For ordered collections (like a list or a tuple, but not a dictionary), the *reversed()* function will return the items in the collection, but reversed. Let's see it in action:

In [3]:
for food_item in reversed(grocery_list):
    print(food_item)

Cheese
Bread
Milk
Eggs


## Sorting with sorted()

We can sort an ordered collection using the *sorted()* function

In [4]:
sorted(grocery_list)

['Bread', 'Cheese', 'Eggs', 'Milk']

Note that sort uses the built in comparison operator (i.e. >, < and ==) to decide the order of the collection. This means that strings will sort in lexical (alphabetical) order, while numbers will sort in numeric order:

In [5]:
sorted([4,5,2,1,5,7])

[1, 2, 4, 5, 5, 7]

Note that sorted() will refuse to sort lists where the types cannot be compared to each other. For example, there's no reasonable way to order arbitrary strings with integers, so Python will refuse to execute the code below.

In [12]:
sorted([1, '2', 4, 'bananna'])

TypeError: unorderable types: str() < int()

That does not mean that lists with different types cannot be sorted. For example, the following array contains both floating point numbers and integer numbers, but because they can be compared to each other, the array will still sort.

In [11]:
sorted([1, 5.3, 2, 0.001, -1000])

[-1000, 0.001, 1, 2, 5.3]

Sorting is slightly different from these other two operations, becuase the program must be able to hold the entire list in memory at once to sort it. Thus, sorted() produces another collection, rather than a lazy iterator.

# Excercises

## 1: Sort strings by their reversed order

Write a function that takes a list of strings as an argument, and returns the strings sorted by their **last** letters. This is an approach sometimes used to create crude rhyming dictionaries in English. Check the test suite for some examples of pairs of inputs and outputs.

Hint: To reverse a string, you can use the reversed() function, but it will output a lazy iterator that you have to join into a string. Do you remember how to join iterators of strings together? Alternatively, there's an indexing trick that you learned in part 1 that can reverse the order of strings.

In [10]:
def reversed_string_sort(list_of_strings):
    reversed_strings = [s[::-1] for s in list_of_strings]
    reversed_strings = sorted(reversed_strings)
    return [s[::-1] for s in reversed_strings]

In [16]:
class TestReversedStringsSort(unittest.TestCase):
    def test_strings(self):
        input_data = ['list', 'of', 'words', 'to', 'reverse']
        self.assertEqual(reversed_string_sort(input_data), 
                        ['reverse', 'of', 'to', 'words', 'list']
                        )
    def test_rhyming_words_sort_of(self):
        input_data = ['elation', 'monotreme', 'paste', 'theme', 'elevation', 'waste']
        sorted_data = ['theme', 'monotreme', 'paste', 'waste', 'elation', 'elevation']
        self.assertEqual(reversed_string_sort(input_data), sorted_data)
        
util.run_tests(TestReversedStringsSort)

test_rhyming_words_sort_of (__main__.TestReversedStringsSort) ... ok
test_strings (__main__.TestReversedStringsSort) ... ok

----------------------------------------------------------------------
Ran 2 tests in 0.004s

OK


['theme', 'monotreme', 'paste', 'waste', 'elation', 'elevation']
◆ ◆ ◆
TASK BRIEF: According to the tutorial, why does sorted() produce another collection instead of a lazy iterator? The data after this point comes from a different source than the tutorial.

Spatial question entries
◆ ◆ ◆
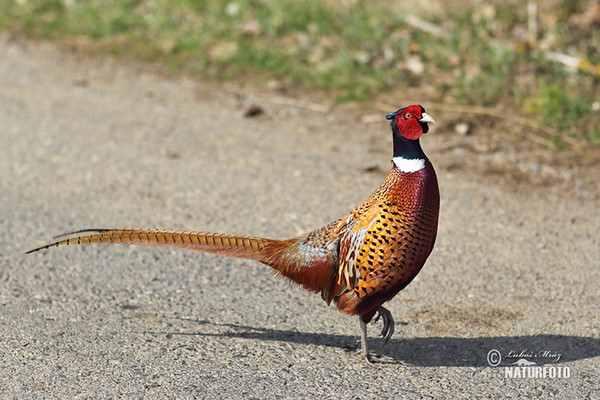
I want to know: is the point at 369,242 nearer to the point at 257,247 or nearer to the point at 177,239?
the point at 257,247

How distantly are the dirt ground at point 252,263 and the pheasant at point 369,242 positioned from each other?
0.39 metres

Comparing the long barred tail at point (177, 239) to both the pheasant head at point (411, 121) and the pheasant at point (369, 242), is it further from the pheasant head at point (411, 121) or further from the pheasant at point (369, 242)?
the pheasant head at point (411, 121)

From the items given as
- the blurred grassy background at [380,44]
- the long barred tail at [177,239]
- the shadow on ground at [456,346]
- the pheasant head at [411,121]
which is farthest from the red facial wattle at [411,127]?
the blurred grassy background at [380,44]

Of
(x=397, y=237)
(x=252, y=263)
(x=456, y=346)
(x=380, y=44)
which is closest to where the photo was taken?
(x=397, y=237)

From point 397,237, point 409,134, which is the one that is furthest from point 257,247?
point 409,134

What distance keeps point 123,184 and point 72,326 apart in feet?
6.46

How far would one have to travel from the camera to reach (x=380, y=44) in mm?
7555

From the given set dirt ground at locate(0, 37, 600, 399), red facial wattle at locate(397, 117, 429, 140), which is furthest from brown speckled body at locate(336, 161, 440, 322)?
dirt ground at locate(0, 37, 600, 399)

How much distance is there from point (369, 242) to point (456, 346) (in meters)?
0.80

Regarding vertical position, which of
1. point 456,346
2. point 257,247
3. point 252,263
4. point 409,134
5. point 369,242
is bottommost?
point 252,263

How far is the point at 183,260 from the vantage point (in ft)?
15.2

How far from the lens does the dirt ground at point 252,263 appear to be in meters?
3.47

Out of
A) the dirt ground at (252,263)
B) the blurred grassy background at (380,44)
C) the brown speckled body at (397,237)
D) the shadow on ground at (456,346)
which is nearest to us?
the brown speckled body at (397,237)

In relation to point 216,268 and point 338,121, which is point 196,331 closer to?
point 216,268
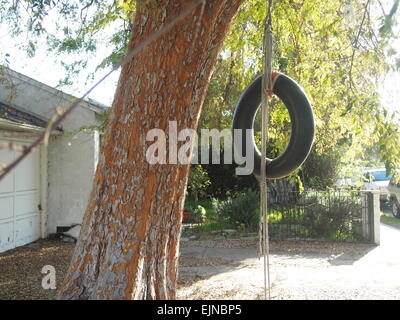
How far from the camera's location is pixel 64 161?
11.7 metres

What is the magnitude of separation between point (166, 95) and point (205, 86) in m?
0.44

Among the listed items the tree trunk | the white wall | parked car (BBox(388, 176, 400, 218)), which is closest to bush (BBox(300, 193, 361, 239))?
parked car (BBox(388, 176, 400, 218))

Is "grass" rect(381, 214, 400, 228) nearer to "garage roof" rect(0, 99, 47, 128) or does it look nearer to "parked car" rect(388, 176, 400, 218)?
"parked car" rect(388, 176, 400, 218)

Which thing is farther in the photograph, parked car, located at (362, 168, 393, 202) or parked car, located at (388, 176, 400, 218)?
parked car, located at (362, 168, 393, 202)

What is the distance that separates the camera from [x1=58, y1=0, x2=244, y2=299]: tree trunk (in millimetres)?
3580

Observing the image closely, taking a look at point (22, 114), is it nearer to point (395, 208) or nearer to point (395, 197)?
point (395, 197)

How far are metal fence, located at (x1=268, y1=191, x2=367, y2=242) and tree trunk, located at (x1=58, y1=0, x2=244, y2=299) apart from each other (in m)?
8.45

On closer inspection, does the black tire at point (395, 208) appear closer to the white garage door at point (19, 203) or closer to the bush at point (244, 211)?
the bush at point (244, 211)

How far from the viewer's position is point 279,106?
8969 millimetres

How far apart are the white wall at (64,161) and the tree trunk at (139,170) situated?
26.6 ft

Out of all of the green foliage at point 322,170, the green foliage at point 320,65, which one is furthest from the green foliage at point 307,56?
the green foliage at point 322,170

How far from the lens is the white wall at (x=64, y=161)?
455 inches

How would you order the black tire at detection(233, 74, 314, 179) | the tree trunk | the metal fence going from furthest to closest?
the metal fence
the black tire at detection(233, 74, 314, 179)
the tree trunk

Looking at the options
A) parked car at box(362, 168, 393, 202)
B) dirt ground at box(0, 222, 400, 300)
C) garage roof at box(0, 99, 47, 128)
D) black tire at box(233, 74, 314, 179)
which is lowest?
dirt ground at box(0, 222, 400, 300)
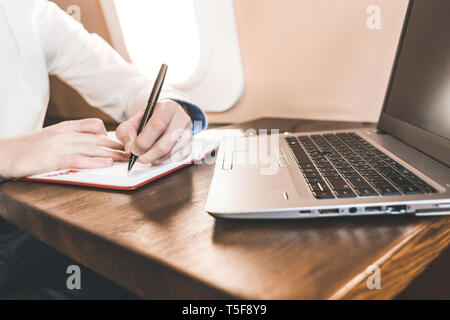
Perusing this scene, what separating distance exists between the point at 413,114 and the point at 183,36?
37.4 inches

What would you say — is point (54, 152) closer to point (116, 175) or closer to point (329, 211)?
point (116, 175)

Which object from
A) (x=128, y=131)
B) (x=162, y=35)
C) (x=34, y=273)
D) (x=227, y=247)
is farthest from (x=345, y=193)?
(x=162, y=35)

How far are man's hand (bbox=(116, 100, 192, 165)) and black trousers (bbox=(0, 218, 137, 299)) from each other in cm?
29

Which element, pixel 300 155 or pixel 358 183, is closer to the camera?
pixel 358 183

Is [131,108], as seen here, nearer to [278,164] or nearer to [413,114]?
[278,164]

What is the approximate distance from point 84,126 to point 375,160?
1.72ft

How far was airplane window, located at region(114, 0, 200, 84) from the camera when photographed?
1.20 meters

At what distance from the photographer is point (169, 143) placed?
0.53 metres

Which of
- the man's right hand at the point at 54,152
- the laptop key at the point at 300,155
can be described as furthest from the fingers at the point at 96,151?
the laptop key at the point at 300,155

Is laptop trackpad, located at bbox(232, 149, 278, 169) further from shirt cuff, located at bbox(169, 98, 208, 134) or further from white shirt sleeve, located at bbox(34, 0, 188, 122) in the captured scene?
white shirt sleeve, located at bbox(34, 0, 188, 122)

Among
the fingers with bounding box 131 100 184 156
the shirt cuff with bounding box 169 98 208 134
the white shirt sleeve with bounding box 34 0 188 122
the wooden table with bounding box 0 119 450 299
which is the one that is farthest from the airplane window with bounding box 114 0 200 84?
the wooden table with bounding box 0 119 450 299

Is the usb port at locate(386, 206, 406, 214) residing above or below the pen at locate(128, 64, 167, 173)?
below

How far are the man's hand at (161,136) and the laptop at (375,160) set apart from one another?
80mm

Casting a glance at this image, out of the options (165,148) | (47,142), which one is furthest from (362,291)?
(47,142)
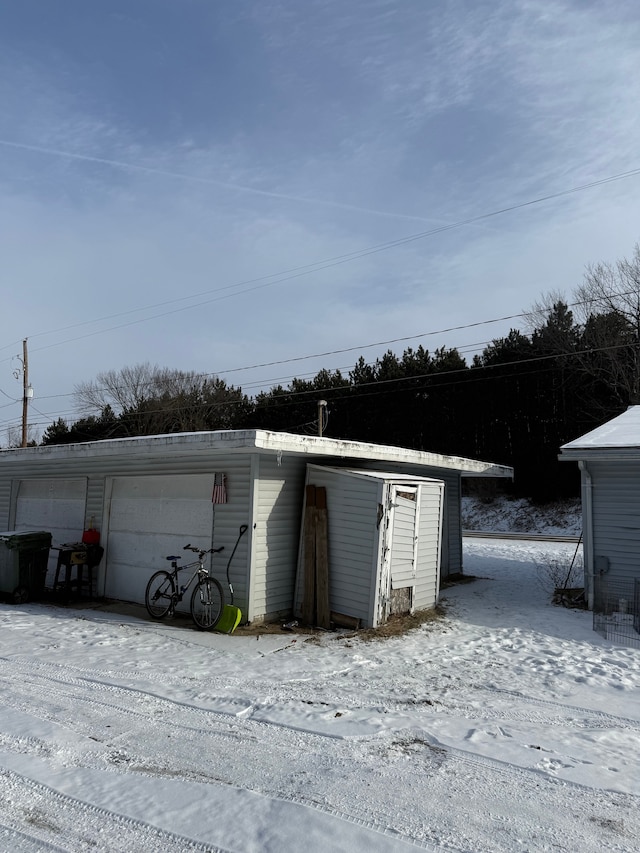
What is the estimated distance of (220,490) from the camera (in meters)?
8.98

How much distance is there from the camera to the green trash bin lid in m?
10.5

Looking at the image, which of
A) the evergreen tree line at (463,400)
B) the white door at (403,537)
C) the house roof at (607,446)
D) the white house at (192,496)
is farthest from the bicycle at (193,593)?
the evergreen tree line at (463,400)

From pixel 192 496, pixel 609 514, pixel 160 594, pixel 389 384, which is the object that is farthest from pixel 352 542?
pixel 389 384

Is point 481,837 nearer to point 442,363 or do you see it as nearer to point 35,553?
point 35,553

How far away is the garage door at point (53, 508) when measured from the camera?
11.7 m

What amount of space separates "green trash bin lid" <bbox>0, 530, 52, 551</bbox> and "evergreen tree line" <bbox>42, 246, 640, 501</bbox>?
2060cm

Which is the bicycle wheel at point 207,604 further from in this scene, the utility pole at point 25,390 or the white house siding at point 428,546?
the utility pole at point 25,390

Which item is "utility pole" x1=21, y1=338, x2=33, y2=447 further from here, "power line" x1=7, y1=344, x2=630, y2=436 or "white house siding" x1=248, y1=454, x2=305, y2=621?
"white house siding" x1=248, y1=454, x2=305, y2=621

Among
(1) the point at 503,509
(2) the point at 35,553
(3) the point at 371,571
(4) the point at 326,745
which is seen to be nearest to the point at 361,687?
(4) the point at 326,745

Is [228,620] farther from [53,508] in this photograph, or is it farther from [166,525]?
[53,508]

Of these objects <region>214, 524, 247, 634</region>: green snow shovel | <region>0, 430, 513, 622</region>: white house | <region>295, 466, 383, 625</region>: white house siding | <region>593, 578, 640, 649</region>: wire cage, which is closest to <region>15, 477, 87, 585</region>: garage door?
<region>0, 430, 513, 622</region>: white house

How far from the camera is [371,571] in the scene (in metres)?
8.42

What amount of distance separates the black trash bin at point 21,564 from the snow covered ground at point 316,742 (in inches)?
101

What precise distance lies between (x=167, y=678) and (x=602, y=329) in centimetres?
2708
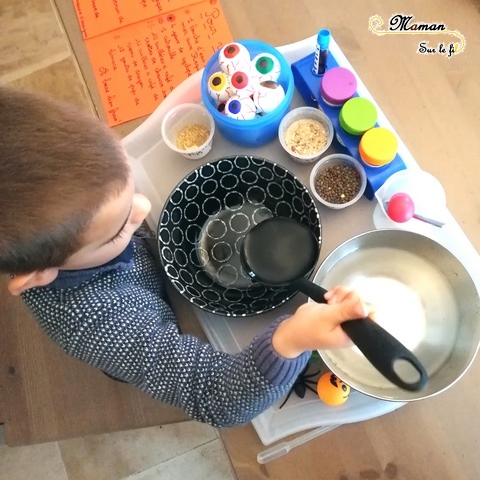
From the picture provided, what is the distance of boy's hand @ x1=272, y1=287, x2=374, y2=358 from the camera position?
1.32 ft

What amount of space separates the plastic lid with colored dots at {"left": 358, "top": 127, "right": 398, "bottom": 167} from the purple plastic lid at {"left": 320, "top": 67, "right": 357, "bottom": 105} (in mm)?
54

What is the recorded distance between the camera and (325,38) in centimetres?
57

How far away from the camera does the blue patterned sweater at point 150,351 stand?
19.3 inches

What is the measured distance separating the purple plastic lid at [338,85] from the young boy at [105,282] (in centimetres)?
25

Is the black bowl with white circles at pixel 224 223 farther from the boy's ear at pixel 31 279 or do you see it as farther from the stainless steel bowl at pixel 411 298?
the boy's ear at pixel 31 279

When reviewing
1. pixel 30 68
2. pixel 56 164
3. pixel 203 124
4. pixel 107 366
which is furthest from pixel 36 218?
pixel 30 68

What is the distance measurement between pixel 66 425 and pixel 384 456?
14.6 inches

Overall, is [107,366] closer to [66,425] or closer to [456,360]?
[66,425]

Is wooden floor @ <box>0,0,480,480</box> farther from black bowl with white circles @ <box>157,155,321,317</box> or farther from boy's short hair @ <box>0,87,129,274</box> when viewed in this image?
boy's short hair @ <box>0,87,129,274</box>

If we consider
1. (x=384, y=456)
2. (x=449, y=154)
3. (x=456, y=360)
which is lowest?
(x=384, y=456)

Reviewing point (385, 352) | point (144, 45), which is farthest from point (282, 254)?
point (144, 45)

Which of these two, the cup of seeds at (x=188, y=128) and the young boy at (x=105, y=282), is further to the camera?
the cup of seeds at (x=188, y=128)

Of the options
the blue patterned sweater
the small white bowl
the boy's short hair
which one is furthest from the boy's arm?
the small white bowl

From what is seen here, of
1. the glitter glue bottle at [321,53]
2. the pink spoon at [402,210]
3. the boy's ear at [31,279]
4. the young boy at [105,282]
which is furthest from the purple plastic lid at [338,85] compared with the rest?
the boy's ear at [31,279]
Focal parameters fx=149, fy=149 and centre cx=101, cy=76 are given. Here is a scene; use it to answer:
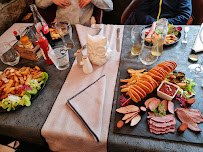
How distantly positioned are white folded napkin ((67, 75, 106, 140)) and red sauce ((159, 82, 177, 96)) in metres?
0.34

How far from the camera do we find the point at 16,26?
1.65 meters

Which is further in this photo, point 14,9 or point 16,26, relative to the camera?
point 14,9

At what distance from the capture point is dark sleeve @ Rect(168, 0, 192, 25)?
154 centimetres

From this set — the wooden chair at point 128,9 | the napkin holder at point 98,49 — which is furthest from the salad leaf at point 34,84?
the wooden chair at point 128,9

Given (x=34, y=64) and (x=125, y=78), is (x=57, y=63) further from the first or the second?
(x=125, y=78)

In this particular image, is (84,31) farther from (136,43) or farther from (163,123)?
(163,123)

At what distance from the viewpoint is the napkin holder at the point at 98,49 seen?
0.99 meters

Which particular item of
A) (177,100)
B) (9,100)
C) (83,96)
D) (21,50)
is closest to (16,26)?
(21,50)

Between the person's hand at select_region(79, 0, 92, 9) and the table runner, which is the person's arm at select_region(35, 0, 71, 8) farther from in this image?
the table runner

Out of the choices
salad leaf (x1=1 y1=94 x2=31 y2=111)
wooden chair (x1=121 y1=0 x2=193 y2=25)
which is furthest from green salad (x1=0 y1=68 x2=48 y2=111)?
wooden chair (x1=121 y1=0 x2=193 y2=25)

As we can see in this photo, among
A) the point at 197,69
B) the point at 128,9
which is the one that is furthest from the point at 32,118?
the point at 128,9

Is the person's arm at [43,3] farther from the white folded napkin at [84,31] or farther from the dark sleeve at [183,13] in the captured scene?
the dark sleeve at [183,13]

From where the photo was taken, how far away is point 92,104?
33.3 inches

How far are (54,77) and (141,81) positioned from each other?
60 cm
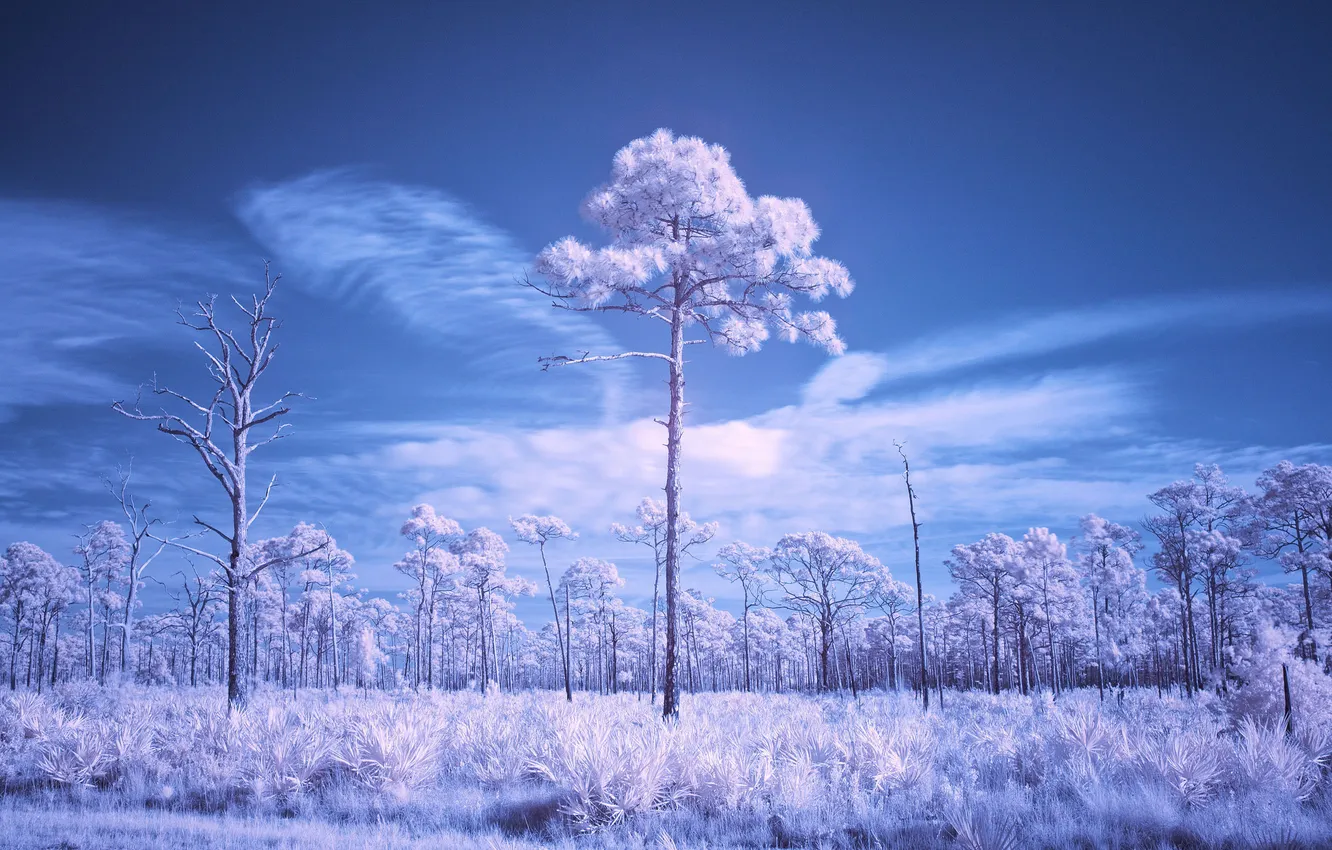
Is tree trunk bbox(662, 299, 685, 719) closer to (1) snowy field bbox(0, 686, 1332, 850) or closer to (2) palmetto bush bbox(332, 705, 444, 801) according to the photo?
(1) snowy field bbox(0, 686, 1332, 850)

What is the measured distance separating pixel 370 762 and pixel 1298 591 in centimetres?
5394

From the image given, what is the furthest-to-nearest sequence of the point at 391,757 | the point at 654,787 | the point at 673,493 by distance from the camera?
the point at 673,493 → the point at 391,757 → the point at 654,787

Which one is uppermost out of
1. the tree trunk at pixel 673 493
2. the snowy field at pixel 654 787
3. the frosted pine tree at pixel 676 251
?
the frosted pine tree at pixel 676 251

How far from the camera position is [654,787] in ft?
22.5

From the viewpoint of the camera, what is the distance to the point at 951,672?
258ft

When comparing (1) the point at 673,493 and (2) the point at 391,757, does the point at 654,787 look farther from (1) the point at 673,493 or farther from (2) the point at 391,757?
(1) the point at 673,493

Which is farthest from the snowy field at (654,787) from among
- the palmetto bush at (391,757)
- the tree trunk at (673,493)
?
the tree trunk at (673,493)

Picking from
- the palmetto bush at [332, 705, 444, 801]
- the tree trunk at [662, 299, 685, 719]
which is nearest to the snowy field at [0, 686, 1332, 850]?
the palmetto bush at [332, 705, 444, 801]

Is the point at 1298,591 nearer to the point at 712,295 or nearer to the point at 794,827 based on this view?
the point at 712,295

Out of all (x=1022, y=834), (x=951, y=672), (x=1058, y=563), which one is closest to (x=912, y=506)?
(x=1058, y=563)

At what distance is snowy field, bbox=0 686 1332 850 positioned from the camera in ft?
20.0

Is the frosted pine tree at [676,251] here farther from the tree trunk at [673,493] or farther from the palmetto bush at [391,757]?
the palmetto bush at [391,757]

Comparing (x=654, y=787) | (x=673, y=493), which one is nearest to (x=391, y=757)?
(x=654, y=787)

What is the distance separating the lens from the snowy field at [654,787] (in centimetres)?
608
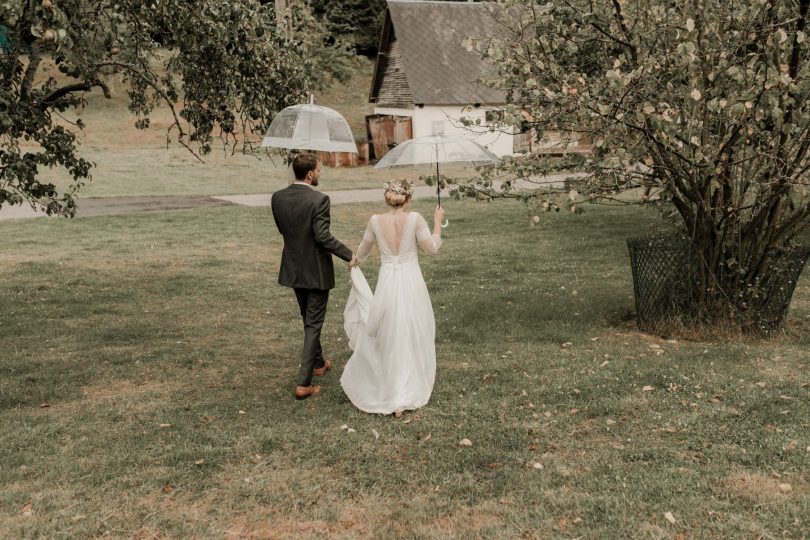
◆ ◆ ◆
IN RESPONSE: The program must be able to hold the entire list in memory at once to sort it.